Texto de análisis:
========================================================================

Para IU-Podemos el problema no es solo deportivo, sino una forma de gobernar basada en la imposición y la ausencia de diálogo con las entidades de la ciudad.
El grupo municipal Izquierda Unida-Podemos ha manifestado su profunda preocupación por la forma en la que Javier López Estrada está gestionando el conflicto en torno al uso del Estadio El Malecón y su cesión al Burgos, señalando que el problema de fondo no es únicamente el uso del estadio o el cuidado del césped, sino político e institucional.
La decisión de permitir que el Burgos CF utilice la instalación durante varios días, mientras la Real Sociedad Gimnástica de Torrelavega tiene que limitar sus entrenamientos para preservar el estado del césped es una decisión que evidencia que se ha tomado por capricho personal del alcalde y no en base a informes técnicos.
Desde IU-Podemos consideran que este episodio vuelve a evidenciar un patrón preocupante en la forma de ejercer la alcaldía a través de decisiones tomadas de manera unilateral, comunicación posterior como hecho consumado y ausencia de espacios reales de diálogo.
Borja Peláez, concejal de IU-Podemos, declara que “aquí no estamos ante una simple discrepancia técnica sobre el uso de un campo de fútbol. Estamos ante un problema de método. El alcalde vuelve a actuar como si la mayoría absoluta le permitiera decidir en solitario, sin escuchar y sin consenso”.
IU-Podemos recuerda que la Gimnástica no es un actor deportivo cualquiera, sino una entidad histórica vinculada a la identidad de Torrelavega, y que cualquier decisión que afecte de forma directa a su planificación deportiva debería abordarse desde el respeto institucional y la negociación.
“No se puede limitar a un club local a entrenar 2 días para proteger el césped y, al mismo tiempo, plantear un uso intensivo por parte de un equipo externo sin un acuerdo claro y transparente. Pero, más allá de lo técnico, lo grave es la forma en la que se ha procedido” señala el edil.
El grupo municipal considera que la gestión pública no puede verse condicionada por relaciones personales ni por dinámicas de confrontación. En ese sentido, advierten que el clima de tensión de López Estrada con la actual directiva de la Gimnástica no puede trasladarse a decisiones institucionales.

========================================================================

Extractos del listado:
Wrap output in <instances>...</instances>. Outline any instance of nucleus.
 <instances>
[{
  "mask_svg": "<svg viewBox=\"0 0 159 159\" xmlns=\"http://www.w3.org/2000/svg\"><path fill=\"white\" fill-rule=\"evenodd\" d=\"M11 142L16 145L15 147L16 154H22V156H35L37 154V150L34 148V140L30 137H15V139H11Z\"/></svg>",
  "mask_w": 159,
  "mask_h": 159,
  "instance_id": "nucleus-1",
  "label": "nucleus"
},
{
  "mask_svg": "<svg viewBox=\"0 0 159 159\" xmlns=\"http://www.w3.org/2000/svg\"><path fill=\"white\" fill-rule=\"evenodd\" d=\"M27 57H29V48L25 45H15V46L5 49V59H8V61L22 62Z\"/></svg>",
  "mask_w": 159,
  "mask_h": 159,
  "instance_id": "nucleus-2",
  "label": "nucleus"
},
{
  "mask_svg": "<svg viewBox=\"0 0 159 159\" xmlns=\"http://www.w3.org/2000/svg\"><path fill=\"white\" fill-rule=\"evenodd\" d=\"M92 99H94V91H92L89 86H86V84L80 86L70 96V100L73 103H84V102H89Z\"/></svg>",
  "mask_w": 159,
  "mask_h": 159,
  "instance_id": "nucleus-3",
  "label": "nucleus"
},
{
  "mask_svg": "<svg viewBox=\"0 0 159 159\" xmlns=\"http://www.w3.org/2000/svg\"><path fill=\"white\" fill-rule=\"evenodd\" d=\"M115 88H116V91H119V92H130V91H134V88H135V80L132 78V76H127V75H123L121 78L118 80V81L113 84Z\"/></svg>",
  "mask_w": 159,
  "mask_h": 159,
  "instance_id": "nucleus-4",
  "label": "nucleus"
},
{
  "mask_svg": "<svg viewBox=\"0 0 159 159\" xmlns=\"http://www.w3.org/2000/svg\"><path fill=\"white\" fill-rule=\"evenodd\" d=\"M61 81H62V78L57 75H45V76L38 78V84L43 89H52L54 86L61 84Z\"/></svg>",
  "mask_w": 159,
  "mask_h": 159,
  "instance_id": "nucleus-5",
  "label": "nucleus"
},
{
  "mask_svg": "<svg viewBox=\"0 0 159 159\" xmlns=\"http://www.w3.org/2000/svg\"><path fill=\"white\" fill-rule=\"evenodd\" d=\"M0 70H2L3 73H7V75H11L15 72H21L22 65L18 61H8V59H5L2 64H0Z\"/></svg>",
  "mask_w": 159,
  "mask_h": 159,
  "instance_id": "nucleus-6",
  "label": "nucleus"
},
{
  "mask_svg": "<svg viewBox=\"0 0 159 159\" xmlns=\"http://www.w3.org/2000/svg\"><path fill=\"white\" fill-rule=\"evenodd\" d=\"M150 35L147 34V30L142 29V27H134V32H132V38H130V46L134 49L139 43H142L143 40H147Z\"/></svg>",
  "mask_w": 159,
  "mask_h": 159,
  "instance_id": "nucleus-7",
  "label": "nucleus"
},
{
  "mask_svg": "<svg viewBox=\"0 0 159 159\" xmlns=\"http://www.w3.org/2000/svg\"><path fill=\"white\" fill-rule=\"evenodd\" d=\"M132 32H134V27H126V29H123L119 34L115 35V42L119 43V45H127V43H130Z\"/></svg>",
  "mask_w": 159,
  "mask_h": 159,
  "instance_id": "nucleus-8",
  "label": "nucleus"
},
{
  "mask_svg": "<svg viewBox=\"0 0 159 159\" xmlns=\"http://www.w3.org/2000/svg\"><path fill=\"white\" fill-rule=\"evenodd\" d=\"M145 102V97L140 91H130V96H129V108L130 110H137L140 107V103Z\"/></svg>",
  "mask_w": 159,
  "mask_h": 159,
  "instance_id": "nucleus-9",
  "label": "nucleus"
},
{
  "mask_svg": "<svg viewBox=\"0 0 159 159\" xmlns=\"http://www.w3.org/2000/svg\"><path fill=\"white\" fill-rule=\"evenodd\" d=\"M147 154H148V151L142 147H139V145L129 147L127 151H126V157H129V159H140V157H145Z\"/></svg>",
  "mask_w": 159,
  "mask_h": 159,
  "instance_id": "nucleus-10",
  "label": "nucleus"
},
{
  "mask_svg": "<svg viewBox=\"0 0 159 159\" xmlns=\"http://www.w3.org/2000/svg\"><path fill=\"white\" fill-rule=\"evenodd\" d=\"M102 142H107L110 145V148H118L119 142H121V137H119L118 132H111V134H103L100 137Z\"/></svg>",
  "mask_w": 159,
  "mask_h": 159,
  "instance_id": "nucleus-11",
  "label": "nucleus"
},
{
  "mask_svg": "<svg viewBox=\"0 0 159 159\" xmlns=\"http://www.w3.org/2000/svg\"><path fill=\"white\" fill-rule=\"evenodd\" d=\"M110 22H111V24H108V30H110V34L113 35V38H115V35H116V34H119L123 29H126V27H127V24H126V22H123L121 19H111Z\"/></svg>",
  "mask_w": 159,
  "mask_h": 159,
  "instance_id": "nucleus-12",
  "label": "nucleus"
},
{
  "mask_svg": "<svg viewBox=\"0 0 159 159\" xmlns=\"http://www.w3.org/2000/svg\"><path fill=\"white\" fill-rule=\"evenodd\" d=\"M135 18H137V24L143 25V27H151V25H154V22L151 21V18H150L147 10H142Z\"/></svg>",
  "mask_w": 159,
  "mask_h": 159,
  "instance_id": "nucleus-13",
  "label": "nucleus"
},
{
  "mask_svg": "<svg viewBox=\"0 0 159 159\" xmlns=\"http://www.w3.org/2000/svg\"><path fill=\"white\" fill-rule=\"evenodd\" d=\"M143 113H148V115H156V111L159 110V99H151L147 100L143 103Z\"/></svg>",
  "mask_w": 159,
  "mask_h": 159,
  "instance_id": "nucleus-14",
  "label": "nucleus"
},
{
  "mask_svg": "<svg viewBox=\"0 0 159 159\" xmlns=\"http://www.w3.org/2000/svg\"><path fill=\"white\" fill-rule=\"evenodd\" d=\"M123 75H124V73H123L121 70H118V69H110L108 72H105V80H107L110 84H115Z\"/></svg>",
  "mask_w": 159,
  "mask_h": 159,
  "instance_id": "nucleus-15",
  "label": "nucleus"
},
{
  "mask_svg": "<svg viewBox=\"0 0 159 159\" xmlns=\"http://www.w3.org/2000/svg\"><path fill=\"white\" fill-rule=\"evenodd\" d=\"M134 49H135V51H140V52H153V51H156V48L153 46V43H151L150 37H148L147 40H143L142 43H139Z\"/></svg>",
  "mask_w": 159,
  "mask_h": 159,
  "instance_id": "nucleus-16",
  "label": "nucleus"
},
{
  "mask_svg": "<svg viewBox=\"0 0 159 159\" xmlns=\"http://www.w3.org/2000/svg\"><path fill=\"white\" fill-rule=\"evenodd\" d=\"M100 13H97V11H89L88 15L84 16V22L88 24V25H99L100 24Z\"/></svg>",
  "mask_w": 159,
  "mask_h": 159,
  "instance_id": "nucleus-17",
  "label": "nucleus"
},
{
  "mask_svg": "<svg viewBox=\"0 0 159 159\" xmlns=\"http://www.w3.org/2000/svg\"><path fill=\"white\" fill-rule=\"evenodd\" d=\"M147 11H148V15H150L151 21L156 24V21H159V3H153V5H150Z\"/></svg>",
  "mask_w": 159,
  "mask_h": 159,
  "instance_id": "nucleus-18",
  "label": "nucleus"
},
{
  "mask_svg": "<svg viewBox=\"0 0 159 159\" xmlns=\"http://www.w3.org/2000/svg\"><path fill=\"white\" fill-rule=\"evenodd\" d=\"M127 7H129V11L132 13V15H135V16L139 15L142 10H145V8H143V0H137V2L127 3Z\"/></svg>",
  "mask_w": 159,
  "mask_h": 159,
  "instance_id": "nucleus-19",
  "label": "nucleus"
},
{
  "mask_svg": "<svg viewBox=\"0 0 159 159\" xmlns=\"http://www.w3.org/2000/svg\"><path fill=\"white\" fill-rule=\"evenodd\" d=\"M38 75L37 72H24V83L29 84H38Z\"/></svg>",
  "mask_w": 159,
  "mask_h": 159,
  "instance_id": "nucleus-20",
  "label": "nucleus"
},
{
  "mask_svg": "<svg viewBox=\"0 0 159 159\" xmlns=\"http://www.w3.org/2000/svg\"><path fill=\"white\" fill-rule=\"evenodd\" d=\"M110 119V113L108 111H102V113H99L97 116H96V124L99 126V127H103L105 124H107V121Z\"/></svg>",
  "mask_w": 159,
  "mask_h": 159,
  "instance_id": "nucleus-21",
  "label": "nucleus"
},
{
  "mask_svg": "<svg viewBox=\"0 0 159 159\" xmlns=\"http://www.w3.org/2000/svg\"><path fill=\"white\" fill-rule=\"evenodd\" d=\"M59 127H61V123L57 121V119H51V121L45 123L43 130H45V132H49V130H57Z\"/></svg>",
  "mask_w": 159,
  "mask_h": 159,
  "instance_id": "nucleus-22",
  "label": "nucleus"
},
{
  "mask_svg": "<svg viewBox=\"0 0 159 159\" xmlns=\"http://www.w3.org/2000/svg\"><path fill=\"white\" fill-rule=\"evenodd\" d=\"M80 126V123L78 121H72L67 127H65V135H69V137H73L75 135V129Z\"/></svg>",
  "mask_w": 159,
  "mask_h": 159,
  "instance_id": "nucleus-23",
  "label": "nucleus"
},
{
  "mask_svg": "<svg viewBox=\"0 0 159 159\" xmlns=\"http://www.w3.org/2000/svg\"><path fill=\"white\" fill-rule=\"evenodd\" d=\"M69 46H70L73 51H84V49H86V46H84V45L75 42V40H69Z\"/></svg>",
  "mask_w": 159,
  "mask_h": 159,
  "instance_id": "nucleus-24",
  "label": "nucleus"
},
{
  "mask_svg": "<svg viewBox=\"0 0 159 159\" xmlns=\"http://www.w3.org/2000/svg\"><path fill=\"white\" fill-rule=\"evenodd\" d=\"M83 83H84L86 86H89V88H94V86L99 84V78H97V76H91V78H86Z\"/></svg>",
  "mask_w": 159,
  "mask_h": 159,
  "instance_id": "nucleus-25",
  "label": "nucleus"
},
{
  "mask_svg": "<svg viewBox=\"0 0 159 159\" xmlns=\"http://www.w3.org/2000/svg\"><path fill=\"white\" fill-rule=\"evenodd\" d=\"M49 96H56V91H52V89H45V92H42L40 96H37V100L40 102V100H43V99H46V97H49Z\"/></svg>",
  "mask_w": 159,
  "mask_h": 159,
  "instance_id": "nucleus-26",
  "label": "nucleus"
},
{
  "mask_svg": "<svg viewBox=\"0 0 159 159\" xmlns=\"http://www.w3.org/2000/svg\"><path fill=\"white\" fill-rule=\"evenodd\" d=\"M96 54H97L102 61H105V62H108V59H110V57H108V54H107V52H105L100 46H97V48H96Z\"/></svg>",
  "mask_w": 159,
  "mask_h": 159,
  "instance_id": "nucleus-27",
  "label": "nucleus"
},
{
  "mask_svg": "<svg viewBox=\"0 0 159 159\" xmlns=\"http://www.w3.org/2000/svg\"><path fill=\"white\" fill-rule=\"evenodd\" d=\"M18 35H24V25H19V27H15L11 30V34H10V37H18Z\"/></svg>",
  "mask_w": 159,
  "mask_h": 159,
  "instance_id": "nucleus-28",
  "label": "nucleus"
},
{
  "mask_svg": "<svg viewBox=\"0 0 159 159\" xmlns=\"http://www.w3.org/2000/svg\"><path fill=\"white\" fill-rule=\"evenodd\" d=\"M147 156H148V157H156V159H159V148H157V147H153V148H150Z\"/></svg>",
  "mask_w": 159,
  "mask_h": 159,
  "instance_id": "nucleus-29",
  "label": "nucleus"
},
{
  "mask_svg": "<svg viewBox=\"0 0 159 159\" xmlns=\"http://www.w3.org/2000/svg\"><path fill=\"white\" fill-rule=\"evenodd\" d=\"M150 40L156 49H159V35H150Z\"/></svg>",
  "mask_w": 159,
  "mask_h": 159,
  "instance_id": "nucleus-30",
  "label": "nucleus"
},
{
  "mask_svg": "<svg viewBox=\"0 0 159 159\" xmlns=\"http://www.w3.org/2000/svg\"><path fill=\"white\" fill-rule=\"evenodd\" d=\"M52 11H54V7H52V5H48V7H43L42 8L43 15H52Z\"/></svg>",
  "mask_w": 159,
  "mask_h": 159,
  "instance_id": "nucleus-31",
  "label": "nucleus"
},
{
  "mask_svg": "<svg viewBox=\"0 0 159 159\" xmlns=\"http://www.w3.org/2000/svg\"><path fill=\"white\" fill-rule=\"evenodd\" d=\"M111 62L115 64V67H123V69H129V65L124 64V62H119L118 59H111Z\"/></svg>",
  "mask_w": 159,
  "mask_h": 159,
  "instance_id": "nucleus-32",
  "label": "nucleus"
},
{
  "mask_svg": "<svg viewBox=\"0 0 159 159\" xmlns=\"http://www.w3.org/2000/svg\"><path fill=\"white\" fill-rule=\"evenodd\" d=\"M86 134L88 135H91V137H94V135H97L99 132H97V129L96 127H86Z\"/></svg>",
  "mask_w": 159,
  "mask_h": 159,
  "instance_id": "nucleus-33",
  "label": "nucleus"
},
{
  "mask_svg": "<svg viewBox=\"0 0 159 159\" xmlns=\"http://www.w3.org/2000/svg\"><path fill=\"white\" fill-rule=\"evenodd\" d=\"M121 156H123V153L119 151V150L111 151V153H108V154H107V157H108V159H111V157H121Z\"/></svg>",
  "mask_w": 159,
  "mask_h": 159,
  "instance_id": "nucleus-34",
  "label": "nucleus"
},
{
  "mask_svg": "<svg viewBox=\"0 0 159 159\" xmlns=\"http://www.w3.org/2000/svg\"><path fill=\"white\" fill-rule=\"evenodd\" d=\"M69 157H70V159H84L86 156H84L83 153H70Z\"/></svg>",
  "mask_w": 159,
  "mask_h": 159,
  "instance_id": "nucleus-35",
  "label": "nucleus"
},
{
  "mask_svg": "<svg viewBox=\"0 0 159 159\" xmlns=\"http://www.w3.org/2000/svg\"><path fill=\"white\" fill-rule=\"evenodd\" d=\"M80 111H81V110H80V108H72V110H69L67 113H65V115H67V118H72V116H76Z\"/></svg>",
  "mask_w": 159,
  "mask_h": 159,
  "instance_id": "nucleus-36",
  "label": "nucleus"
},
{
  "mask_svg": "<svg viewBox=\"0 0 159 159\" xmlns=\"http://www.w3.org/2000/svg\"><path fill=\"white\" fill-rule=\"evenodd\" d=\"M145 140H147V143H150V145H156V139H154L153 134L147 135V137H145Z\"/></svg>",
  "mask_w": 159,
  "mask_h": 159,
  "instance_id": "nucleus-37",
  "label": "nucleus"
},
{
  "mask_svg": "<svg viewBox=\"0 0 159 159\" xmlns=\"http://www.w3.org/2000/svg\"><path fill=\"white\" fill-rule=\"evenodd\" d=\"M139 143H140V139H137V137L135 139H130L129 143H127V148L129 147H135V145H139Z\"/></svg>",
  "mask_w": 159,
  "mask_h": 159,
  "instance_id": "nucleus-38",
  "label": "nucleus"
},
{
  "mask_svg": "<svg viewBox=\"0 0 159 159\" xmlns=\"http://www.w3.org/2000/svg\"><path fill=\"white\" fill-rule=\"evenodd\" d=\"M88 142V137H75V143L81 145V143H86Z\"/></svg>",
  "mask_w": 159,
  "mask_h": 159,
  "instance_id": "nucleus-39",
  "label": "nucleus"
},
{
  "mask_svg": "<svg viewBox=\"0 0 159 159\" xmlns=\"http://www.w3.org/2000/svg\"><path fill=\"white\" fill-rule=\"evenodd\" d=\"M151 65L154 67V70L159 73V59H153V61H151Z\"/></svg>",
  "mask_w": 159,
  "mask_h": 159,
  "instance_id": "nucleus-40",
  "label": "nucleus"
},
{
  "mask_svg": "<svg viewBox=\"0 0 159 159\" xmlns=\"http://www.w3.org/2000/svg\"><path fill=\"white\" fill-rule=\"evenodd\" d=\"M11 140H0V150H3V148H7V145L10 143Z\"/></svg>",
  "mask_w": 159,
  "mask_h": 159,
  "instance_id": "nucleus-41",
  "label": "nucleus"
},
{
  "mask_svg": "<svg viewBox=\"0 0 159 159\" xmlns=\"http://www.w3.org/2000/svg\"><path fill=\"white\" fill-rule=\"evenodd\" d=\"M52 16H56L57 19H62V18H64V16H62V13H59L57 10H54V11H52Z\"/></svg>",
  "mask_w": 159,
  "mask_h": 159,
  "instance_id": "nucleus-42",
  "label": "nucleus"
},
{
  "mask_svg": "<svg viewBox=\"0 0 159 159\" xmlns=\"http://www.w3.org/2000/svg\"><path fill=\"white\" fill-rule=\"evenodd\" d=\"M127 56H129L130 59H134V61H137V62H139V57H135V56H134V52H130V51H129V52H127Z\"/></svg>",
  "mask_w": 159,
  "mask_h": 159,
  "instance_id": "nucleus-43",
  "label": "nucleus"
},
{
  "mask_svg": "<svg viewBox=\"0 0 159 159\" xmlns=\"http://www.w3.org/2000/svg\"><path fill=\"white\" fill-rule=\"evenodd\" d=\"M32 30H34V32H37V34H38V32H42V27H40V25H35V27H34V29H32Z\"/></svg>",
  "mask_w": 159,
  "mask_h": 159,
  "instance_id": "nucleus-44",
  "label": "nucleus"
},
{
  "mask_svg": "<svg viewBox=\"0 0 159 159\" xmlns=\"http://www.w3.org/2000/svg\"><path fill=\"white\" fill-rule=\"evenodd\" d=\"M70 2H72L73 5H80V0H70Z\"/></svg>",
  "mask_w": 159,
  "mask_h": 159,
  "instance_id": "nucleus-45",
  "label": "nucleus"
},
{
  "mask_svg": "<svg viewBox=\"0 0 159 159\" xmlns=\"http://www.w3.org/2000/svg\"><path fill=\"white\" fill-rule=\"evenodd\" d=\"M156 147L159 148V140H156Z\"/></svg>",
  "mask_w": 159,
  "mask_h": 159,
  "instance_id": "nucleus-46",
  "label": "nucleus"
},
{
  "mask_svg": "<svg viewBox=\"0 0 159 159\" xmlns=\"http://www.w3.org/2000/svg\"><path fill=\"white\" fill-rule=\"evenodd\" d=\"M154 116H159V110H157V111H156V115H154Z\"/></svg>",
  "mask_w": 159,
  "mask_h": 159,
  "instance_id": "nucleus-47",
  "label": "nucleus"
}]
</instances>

========================================================================

Por hacer:
[1] Reescribe el fragmento del texto de análisis que empieza con "La decisión de" y continúa hasta "a informes técnicos.", cambiando "Burgos CF" por "equipo visitante".
[2] Según el texto de análisis, ¿qué cargo ocupa Borja Peláez?

Ejercicio resuelto:
[1]
La decisión de permitir que el equipo visitante utilice la instalación durante varios días, mientras la Real Sociedad Gimnástica de Torrelavega tiene que limitar sus entrenamientos para preservar el estado del césped es una decisión que evidencia que se ha tomado por capricho personal del alcalde y no en base a informes técnicos.

[2] Es concejal de IU-Podemos.